Recent research emphasizes the importance of market microstructure and behavioral finance in understanding forex market dynamics. Behavioral biases, such as herding and overreaction, can lead to temporary price deviations from fundamentals (Huang et al., 2017). Moreover, the integration of big data analytics and machine learning techniques has opened new avenues for analyzing market efficiency more comprehensively, capturing subtle patterns that traditional models might overlook (Kim & Kim, 2020).
In conclusion, the literature indicates that the foreign exchange market exhibits characteristics of semi-strong efficiency for major currencies, primarily driven by technological advances and information dissemination. Nonetheless, anomalies, inefficiencies, and market imperfections are present, especially in emerging markets and during turbulent periods. Future research should focus on how evolving technologies, geopolitical risks, and behavioral factors continuously influence market efficiency. Recognizing these complexities is essential for policymakers, traders, and researchers aiming to understand and navigate the dynamic landscape of the foreign exchange market.
References
- Berry, S., & Purcell, G. (2020). Advances in High-Frequency Trading and Market Efficiency. Journal of Financial Markets, 52, 100584.
- Buckles, R., & Mookerjee, R. (2020). The Role of Algorithmic Trading in Modern Currency Markets. Financial Analysts Journal, 76(4), 29-45.
- Choudhry, T., & Sharma, S. (2014). Market Efficiency in the Foreign Exchange Market: Evidence from G-7 Currencies. International Journal of Economics and Finance, 6(9), 45-58.
- Evans, M. D., & Lyons, R. (2014). Currency Market Microstructure and the Frequency of Price Changes. Journal of Political Economy, 122(4), 774-814.
- Fama, E. F. (1970). Efficient Capital Markets: A Review of Theory and Empirical Work. The Journal of Finance, 25(2), 383-417.
- Fong, W. M., & Chan, S. (2009). Market Reaction to Macroeconomic Announcements: Evidence from the Foreign Exchange Market. Emerging Markets Review, 10(3), 287-303.
- Huang, Y., Tran, D., & Xin, Y. (2017). Behavioral Biases and Currency Market Efficiency. Journal of Behavioral Finance, 18(3), 201-213.
- Kim, Y., & Kim, S. (2020). Big Data and Machine Learning in the Analysis of Market Efficiency. Journal of Financial Data Science, 2(4), 55-73.
- Kutan, A. M., & Yigit, M. (2018).
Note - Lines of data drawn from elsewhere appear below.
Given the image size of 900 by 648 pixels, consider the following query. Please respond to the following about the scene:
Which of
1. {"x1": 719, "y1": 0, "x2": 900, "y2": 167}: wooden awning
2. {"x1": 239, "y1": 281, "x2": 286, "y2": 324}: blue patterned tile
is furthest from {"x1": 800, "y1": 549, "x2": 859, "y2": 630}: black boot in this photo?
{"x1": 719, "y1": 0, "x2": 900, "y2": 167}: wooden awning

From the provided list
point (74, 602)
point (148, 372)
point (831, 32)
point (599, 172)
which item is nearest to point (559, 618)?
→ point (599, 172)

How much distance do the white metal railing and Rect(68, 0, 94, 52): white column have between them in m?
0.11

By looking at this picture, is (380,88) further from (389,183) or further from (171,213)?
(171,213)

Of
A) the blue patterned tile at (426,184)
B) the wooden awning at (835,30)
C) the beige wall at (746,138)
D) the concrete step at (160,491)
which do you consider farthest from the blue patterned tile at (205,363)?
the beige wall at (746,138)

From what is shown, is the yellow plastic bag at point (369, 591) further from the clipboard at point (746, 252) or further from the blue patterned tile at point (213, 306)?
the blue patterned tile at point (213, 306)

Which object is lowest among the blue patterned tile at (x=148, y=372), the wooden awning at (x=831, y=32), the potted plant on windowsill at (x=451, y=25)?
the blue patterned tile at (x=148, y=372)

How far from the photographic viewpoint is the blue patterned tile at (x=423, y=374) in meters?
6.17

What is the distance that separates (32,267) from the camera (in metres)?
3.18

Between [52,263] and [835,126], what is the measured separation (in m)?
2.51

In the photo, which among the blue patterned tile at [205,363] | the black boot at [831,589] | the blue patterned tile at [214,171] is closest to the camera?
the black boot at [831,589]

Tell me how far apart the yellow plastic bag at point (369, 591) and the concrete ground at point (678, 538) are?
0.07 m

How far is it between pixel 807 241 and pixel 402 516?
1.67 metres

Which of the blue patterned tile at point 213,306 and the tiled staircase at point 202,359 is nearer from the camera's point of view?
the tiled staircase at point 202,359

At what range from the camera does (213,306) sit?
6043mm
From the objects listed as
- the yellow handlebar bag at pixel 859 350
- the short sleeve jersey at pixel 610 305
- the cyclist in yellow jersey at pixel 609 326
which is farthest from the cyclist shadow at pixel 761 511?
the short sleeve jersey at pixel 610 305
Market Efficiency in Emerging Market Currency Exchange Rates. Emerging Markets Finance and Trade, 54(2), 347-362.
- Levin, A., & Murakami, K. (2005). Testing Semistrong-Form Efficiency in the Foreign Exchange Market. International Journal of Finance & Economics, 10(4), 341-358.
- Meese, R., & Rogoff, K. (1983). Empirical Exchange Rate Models of the 1970s: Do They Fit Out of Sample? Journal of International Economics, 14(1-2), 3-24.